Is it possible to set expiration time for records in BigQuery

2k Views Asked by At

Is it possible to set a time to live for a column in BigQuery? If there are two records in table payment_details and timestamp, the data in BigQuery table should be deleted automatically if the timestamp is current time - timestamp is greater is 90 days.

1

There are 1 best solutions below

0
On BEST ANSWER

Solution 1:

BigQuery has a partition expiration feature. You can leverage that for your use case.
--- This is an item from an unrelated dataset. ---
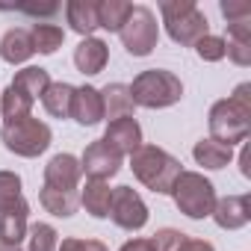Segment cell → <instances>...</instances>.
Instances as JSON below:
<instances>
[{"label": "cell", "instance_id": "1", "mask_svg": "<svg viewBox=\"0 0 251 251\" xmlns=\"http://www.w3.org/2000/svg\"><path fill=\"white\" fill-rule=\"evenodd\" d=\"M130 169H133V175H136L151 192H157V195H169L172 186H175V180L180 177V163H177L169 151H163V148H157V145H142V148H136V151L130 154Z\"/></svg>", "mask_w": 251, "mask_h": 251}, {"label": "cell", "instance_id": "2", "mask_svg": "<svg viewBox=\"0 0 251 251\" xmlns=\"http://www.w3.org/2000/svg\"><path fill=\"white\" fill-rule=\"evenodd\" d=\"M127 92H130L133 106L163 109V106H172L183 98V83L166 68H148L127 86Z\"/></svg>", "mask_w": 251, "mask_h": 251}, {"label": "cell", "instance_id": "3", "mask_svg": "<svg viewBox=\"0 0 251 251\" xmlns=\"http://www.w3.org/2000/svg\"><path fill=\"white\" fill-rule=\"evenodd\" d=\"M160 12H163L166 33L177 45L189 48V45H195V42H201L207 36V27L210 24H207L204 12L192 3V0H163Z\"/></svg>", "mask_w": 251, "mask_h": 251}, {"label": "cell", "instance_id": "4", "mask_svg": "<svg viewBox=\"0 0 251 251\" xmlns=\"http://www.w3.org/2000/svg\"><path fill=\"white\" fill-rule=\"evenodd\" d=\"M251 130V106L233 100V98H225V100H216L213 109H210V139L233 148L239 142H245Z\"/></svg>", "mask_w": 251, "mask_h": 251}, {"label": "cell", "instance_id": "5", "mask_svg": "<svg viewBox=\"0 0 251 251\" xmlns=\"http://www.w3.org/2000/svg\"><path fill=\"white\" fill-rule=\"evenodd\" d=\"M172 198H175L177 210L186 213L189 219H204L216 207V189L198 172H180V177L172 186Z\"/></svg>", "mask_w": 251, "mask_h": 251}, {"label": "cell", "instance_id": "6", "mask_svg": "<svg viewBox=\"0 0 251 251\" xmlns=\"http://www.w3.org/2000/svg\"><path fill=\"white\" fill-rule=\"evenodd\" d=\"M0 139H3L6 151L18 154V157H39L48 151L53 133L45 121L39 118H21V121H12V124H3V130H0Z\"/></svg>", "mask_w": 251, "mask_h": 251}, {"label": "cell", "instance_id": "7", "mask_svg": "<svg viewBox=\"0 0 251 251\" xmlns=\"http://www.w3.org/2000/svg\"><path fill=\"white\" fill-rule=\"evenodd\" d=\"M118 36H121V45L130 56H148L157 48L160 24H157L154 12L148 6H133V12L127 15V21L118 30Z\"/></svg>", "mask_w": 251, "mask_h": 251}, {"label": "cell", "instance_id": "8", "mask_svg": "<svg viewBox=\"0 0 251 251\" xmlns=\"http://www.w3.org/2000/svg\"><path fill=\"white\" fill-rule=\"evenodd\" d=\"M109 219L121 230H142L148 225V207L139 198L136 189L130 186H115L112 189V204H109Z\"/></svg>", "mask_w": 251, "mask_h": 251}, {"label": "cell", "instance_id": "9", "mask_svg": "<svg viewBox=\"0 0 251 251\" xmlns=\"http://www.w3.org/2000/svg\"><path fill=\"white\" fill-rule=\"evenodd\" d=\"M80 172H86L89 180H109V177H115L121 172V154L115 148H109L103 139H95L83 151Z\"/></svg>", "mask_w": 251, "mask_h": 251}, {"label": "cell", "instance_id": "10", "mask_svg": "<svg viewBox=\"0 0 251 251\" xmlns=\"http://www.w3.org/2000/svg\"><path fill=\"white\" fill-rule=\"evenodd\" d=\"M216 219L219 227L225 230H236L245 227L251 222V195H227V198H216V207L210 213Z\"/></svg>", "mask_w": 251, "mask_h": 251}, {"label": "cell", "instance_id": "11", "mask_svg": "<svg viewBox=\"0 0 251 251\" xmlns=\"http://www.w3.org/2000/svg\"><path fill=\"white\" fill-rule=\"evenodd\" d=\"M103 142L109 148H115L121 157L124 154H133L136 148H142V127H139V121L133 115L109 121L106 124V133H103Z\"/></svg>", "mask_w": 251, "mask_h": 251}, {"label": "cell", "instance_id": "12", "mask_svg": "<svg viewBox=\"0 0 251 251\" xmlns=\"http://www.w3.org/2000/svg\"><path fill=\"white\" fill-rule=\"evenodd\" d=\"M27 213H30V207H27V201H24V195L21 198H15L12 204H6V207H0V242H6V245H18L24 236H27Z\"/></svg>", "mask_w": 251, "mask_h": 251}, {"label": "cell", "instance_id": "13", "mask_svg": "<svg viewBox=\"0 0 251 251\" xmlns=\"http://www.w3.org/2000/svg\"><path fill=\"white\" fill-rule=\"evenodd\" d=\"M80 160L71 154H56L48 166H45V186L53 189H77L80 183Z\"/></svg>", "mask_w": 251, "mask_h": 251}, {"label": "cell", "instance_id": "14", "mask_svg": "<svg viewBox=\"0 0 251 251\" xmlns=\"http://www.w3.org/2000/svg\"><path fill=\"white\" fill-rule=\"evenodd\" d=\"M71 118L83 127H92L103 118V103H100V92L95 86H80L74 89V100H71Z\"/></svg>", "mask_w": 251, "mask_h": 251}, {"label": "cell", "instance_id": "15", "mask_svg": "<svg viewBox=\"0 0 251 251\" xmlns=\"http://www.w3.org/2000/svg\"><path fill=\"white\" fill-rule=\"evenodd\" d=\"M33 39H30V30L24 27H12L6 30V36L0 39V59L9 62V65H21L33 56Z\"/></svg>", "mask_w": 251, "mask_h": 251}, {"label": "cell", "instance_id": "16", "mask_svg": "<svg viewBox=\"0 0 251 251\" xmlns=\"http://www.w3.org/2000/svg\"><path fill=\"white\" fill-rule=\"evenodd\" d=\"M106 59H109V48L100 42V39H83L80 45H77V50H74V65H77V71L80 74H100L103 71V65H106Z\"/></svg>", "mask_w": 251, "mask_h": 251}, {"label": "cell", "instance_id": "17", "mask_svg": "<svg viewBox=\"0 0 251 251\" xmlns=\"http://www.w3.org/2000/svg\"><path fill=\"white\" fill-rule=\"evenodd\" d=\"M225 56H227V59H233L236 65H251V21L227 24Z\"/></svg>", "mask_w": 251, "mask_h": 251}, {"label": "cell", "instance_id": "18", "mask_svg": "<svg viewBox=\"0 0 251 251\" xmlns=\"http://www.w3.org/2000/svg\"><path fill=\"white\" fill-rule=\"evenodd\" d=\"M98 92H100V103H103V118L115 121V118L133 115V100H130V92L124 83H109Z\"/></svg>", "mask_w": 251, "mask_h": 251}, {"label": "cell", "instance_id": "19", "mask_svg": "<svg viewBox=\"0 0 251 251\" xmlns=\"http://www.w3.org/2000/svg\"><path fill=\"white\" fill-rule=\"evenodd\" d=\"M39 201L48 213L59 216V219H68L77 213L80 207V192L77 189H53V186H42L39 192Z\"/></svg>", "mask_w": 251, "mask_h": 251}, {"label": "cell", "instance_id": "20", "mask_svg": "<svg viewBox=\"0 0 251 251\" xmlns=\"http://www.w3.org/2000/svg\"><path fill=\"white\" fill-rule=\"evenodd\" d=\"M80 204L86 207L89 216L95 219H106L109 216V204H112V189L106 180H86L83 192H80Z\"/></svg>", "mask_w": 251, "mask_h": 251}, {"label": "cell", "instance_id": "21", "mask_svg": "<svg viewBox=\"0 0 251 251\" xmlns=\"http://www.w3.org/2000/svg\"><path fill=\"white\" fill-rule=\"evenodd\" d=\"M65 15H68L71 30L86 39H92V33L98 30V3L95 0H71L65 6Z\"/></svg>", "mask_w": 251, "mask_h": 251}, {"label": "cell", "instance_id": "22", "mask_svg": "<svg viewBox=\"0 0 251 251\" xmlns=\"http://www.w3.org/2000/svg\"><path fill=\"white\" fill-rule=\"evenodd\" d=\"M192 157L204 169H225L230 163V157H233V148H227V145H222V142H216V139L207 136V139H201L192 148Z\"/></svg>", "mask_w": 251, "mask_h": 251}, {"label": "cell", "instance_id": "23", "mask_svg": "<svg viewBox=\"0 0 251 251\" xmlns=\"http://www.w3.org/2000/svg\"><path fill=\"white\" fill-rule=\"evenodd\" d=\"M0 112H3L6 124L12 121H21V118H30L33 112V98H27L21 89H15L12 83L3 89V95H0Z\"/></svg>", "mask_w": 251, "mask_h": 251}, {"label": "cell", "instance_id": "24", "mask_svg": "<svg viewBox=\"0 0 251 251\" xmlns=\"http://www.w3.org/2000/svg\"><path fill=\"white\" fill-rule=\"evenodd\" d=\"M71 100H74V86L68 83H50L42 95V103L53 118H71Z\"/></svg>", "mask_w": 251, "mask_h": 251}, {"label": "cell", "instance_id": "25", "mask_svg": "<svg viewBox=\"0 0 251 251\" xmlns=\"http://www.w3.org/2000/svg\"><path fill=\"white\" fill-rule=\"evenodd\" d=\"M130 12H133V3H127V0H103V3H98V27L118 33Z\"/></svg>", "mask_w": 251, "mask_h": 251}, {"label": "cell", "instance_id": "26", "mask_svg": "<svg viewBox=\"0 0 251 251\" xmlns=\"http://www.w3.org/2000/svg\"><path fill=\"white\" fill-rule=\"evenodd\" d=\"M30 39H33V50H36V53L50 56V53H56V50L62 48L65 33H62V27H56V24H33Z\"/></svg>", "mask_w": 251, "mask_h": 251}, {"label": "cell", "instance_id": "27", "mask_svg": "<svg viewBox=\"0 0 251 251\" xmlns=\"http://www.w3.org/2000/svg\"><path fill=\"white\" fill-rule=\"evenodd\" d=\"M12 86L15 89H21L27 98H42L45 95V89L50 86V77H48V71L45 68H36V65H30V68H24V71H18L15 74V80H12Z\"/></svg>", "mask_w": 251, "mask_h": 251}, {"label": "cell", "instance_id": "28", "mask_svg": "<svg viewBox=\"0 0 251 251\" xmlns=\"http://www.w3.org/2000/svg\"><path fill=\"white\" fill-rule=\"evenodd\" d=\"M59 248V233L48 222H36L27 227V251H56Z\"/></svg>", "mask_w": 251, "mask_h": 251}, {"label": "cell", "instance_id": "29", "mask_svg": "<svg viewBox=\"0 0 251 251\" xmlns=\"http://www.w3.org/2000/svg\"><path fill=\"white\" fill-rule=\"evenodd\" d=\"M195 53H198L204 62H219V59H225V39L207 33L201 42H195Z\"/></svg>", "mask_w": 251, "mask_h": 251}, {"label": "cell", "instance_id": "30", "mask_svg": "<svg viewBox=\"0 0 251 251\" xmlns=\"http://www.w3.org/2000/svg\"><path fill=\"white\" fill-rule=\"evenodd\" d=\"M186 239H189L186 233H180V230H175V227H163V230H157V233H154V239H151V242H154V248H157V251H177Z\"/></svg>", "mask_w": 251, "mask_h": 251}, {"label": "cell", "instance_id": "31", "mask_svg": "<svg viewBox=\"0 0 251 251\" xmlns=\"http://www.w3.org/2000/svg\"><path fill=\"white\" fill-rule=\"evenodd\" d=\"M21 198V177L15 172H0V207Z\"/></svg>", "mask_w": 251, "mask_h": 251}, {"label": "cell", "instance_id": "32", "mask_svg": "<svg viewBox=\"0 0 251 251\" xmlns=\"http://www.w3.org/2000/svg\"><path fill=\"white\" fill-rule=\"evenodd\" d=\"M222 15L227 18V24H236V21H251V3L248 0H222Z\"/></svg>", "mask_w": 251, "mask_h": 251}, {"label": "cell", "instance_id": "33", "mask_svg": "<svg viewBox=\"0 0 251 251\" xmlns=\"http://www.w3.org/2000/svg\"><path fill=\"white\" fill-rule=\"evenodd\" d=\"M56 251H109L100 239H80V236H68L59 242Z\"/></svg>", "mask_w": 251, "mask_h": 251}, {"label": "cell", "instance_id": "34", "mask_svg": "<svg viewBox=\"0 0 251 251\" xmlns=\"http://www.w3.org/2000/svg\"><path fill=\"white\" fill-rule=\"evenodd\" d=\"M15 9L24 12V15H56L59 12L56 3H24V6H15Z\"/></svg>", "mask_w": 251, "mask_h": 251}, {"label": "cell", "instance_id": "35", "mask_svg": "<svg viewBox=\"0 0 251 251\" xmlns=\"http://www.w3.org/2000/svg\"><path fill=\"white\" fill-rule=\"evenodd\" d=\"M118 251H157L151 239H130V242H124Z\"/></svg>", "mask_w": 251, "mask_h": 251}, {"label": "cell", "instance_id": "36", "mask_svg": "<svg viewBox=\"0 0 251 251\" xmlns=\"http://www.w3.org/2000/svg\"><path fill=\"white\" fill-rule=\"evenodd\" d=\"M177 251H216V248H213L207 239H186Z\"/></svg>", "mask_w": 251, "mask_h": 251}, {"label": "cell", "instance_id": "37", "mask_svg": "<svg viewBox=\"0 0 251 251\" xmlns=\"http://www.w3.org/2000/svg\"><path fill=\"white\" fill-rule=\"evenodd\" d=\"M239 169H242L245 177H251V151H248V145H242V151H239Z\"/></svg>", "mask_w": 251, "mask_h": 251}, {"label": "cell", "instance_id": "38", "mask_svg": "<svg viewBox=\"0 0 251 251\" xmlns=\"http://www.w3.org/2000/svg\"><path fill=\"white\" fill-rule=\"evenodd\" d=\"M0 251H21L18 245H6V242H0Z\"/></svg>", "mask_w": 251, "mask_h": 251}]
</instances>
Essentially you need to create a partitioned table, and set the partition_expiration_days option to 90 days.

CREATE TABLE
  mydataset.newtable (transaction_id INT64, transaction_date DATE)
PARTITION BY
  transaction_date
OPTIONS(
  partition_expiration_days=90
)

or if you have a table partitioned already by the right column

ALTER TABLE mydataset.mytable
 SET OPTIONS (
   -- Sets partition expiration to 90 days
   partition_expiration_days=90
 )

When a partition expires, BigQuery deletes the data in that partition.

Solution 2:

You can setup a Scheduled Query that will prune hourly/daily your data that is older than 90 days. By writing a "Delete" query you have more control to actually combine other business logic, like only delete duplicate rows, but keep most recent entry even if it's older than 90 days.

Solution 3:

If you have larger business process that does the 90 day pruning based on other external factors, like an API response, and conditional evaluation, you can leverage Cloud Workflows to build and invoke a workflow regularly to automate the pruning of your data. See Automate the execution of BigQuery queries with Cloud Workflows article which can guide you with this.